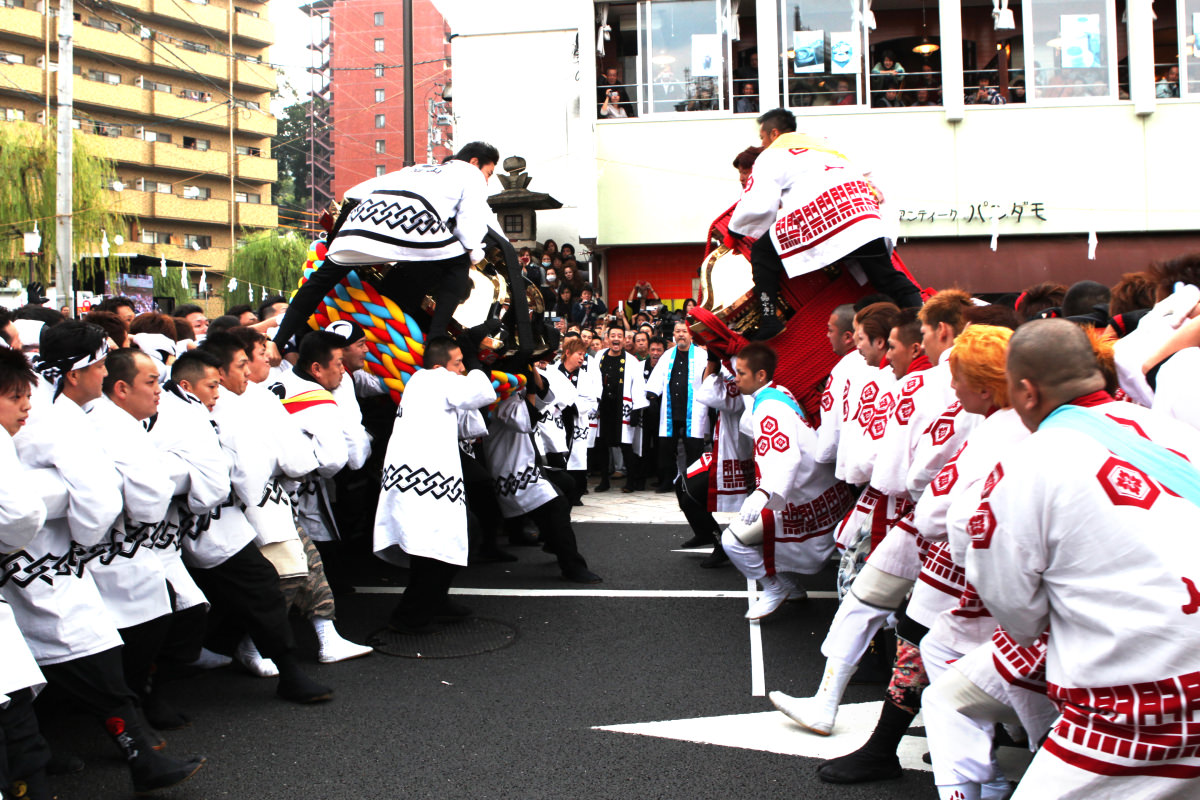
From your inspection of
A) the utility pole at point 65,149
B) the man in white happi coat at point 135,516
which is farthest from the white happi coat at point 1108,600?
the utility pole at point 65,149

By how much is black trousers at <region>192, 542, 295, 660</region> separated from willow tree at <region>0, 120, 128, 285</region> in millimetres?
24761

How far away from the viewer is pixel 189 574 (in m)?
4.16

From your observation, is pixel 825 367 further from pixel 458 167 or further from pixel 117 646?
pixel 117 646

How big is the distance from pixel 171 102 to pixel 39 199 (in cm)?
2500

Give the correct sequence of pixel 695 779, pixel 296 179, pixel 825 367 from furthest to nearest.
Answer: pixel 296 179, pixel 825 367, pixel 695 779

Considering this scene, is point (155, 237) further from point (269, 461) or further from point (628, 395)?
point (269, 461)

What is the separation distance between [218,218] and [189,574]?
50876 millimetres

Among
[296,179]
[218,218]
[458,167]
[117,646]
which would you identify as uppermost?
[296,179]

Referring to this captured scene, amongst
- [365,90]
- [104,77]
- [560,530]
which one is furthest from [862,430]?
[365,90]

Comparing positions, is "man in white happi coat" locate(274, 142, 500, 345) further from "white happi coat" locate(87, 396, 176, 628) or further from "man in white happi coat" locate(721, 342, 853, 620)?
"white happi coat" locate(87, 396, 176, 628)

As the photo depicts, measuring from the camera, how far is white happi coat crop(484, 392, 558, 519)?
661cm

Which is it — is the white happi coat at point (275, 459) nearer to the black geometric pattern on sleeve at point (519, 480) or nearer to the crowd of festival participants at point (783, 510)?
the crowd of festival participants at point (783, 510)

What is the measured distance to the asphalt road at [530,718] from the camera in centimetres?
364

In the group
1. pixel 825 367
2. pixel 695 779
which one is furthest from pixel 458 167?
pixel 695 779
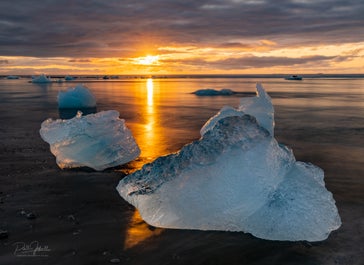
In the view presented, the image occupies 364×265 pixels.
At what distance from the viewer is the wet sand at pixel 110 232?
376cm

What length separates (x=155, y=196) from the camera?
491 cm

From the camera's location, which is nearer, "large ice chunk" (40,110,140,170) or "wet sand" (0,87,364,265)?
"wet sand" (0,87,364,265)

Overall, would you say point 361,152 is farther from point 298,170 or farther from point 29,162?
point 29,162

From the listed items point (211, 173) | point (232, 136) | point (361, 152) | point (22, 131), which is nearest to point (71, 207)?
point (211, 173)

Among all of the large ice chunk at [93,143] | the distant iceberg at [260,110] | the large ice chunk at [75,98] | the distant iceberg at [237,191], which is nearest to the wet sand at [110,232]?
the distant iceberg at [237,191]

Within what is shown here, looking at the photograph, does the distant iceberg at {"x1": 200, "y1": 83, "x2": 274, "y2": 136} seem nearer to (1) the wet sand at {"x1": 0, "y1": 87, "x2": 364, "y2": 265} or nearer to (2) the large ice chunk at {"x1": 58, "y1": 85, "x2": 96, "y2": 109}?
(1) the wet sand at {"x1": 0, "y1": 87, "x2": 364, "y2": 265}

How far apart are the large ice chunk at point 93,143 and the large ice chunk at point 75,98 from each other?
35.7 feet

---

# Do this
Rewrite the stretch from the line containing "How far apart" through the end of the material, changing "each other" to "one another" and leaving everything else unchanged.

# Answer
How far apart are the large ice chunk at point 93,143 and the large ice chunk at point 75,98 from one another?
35.7 feet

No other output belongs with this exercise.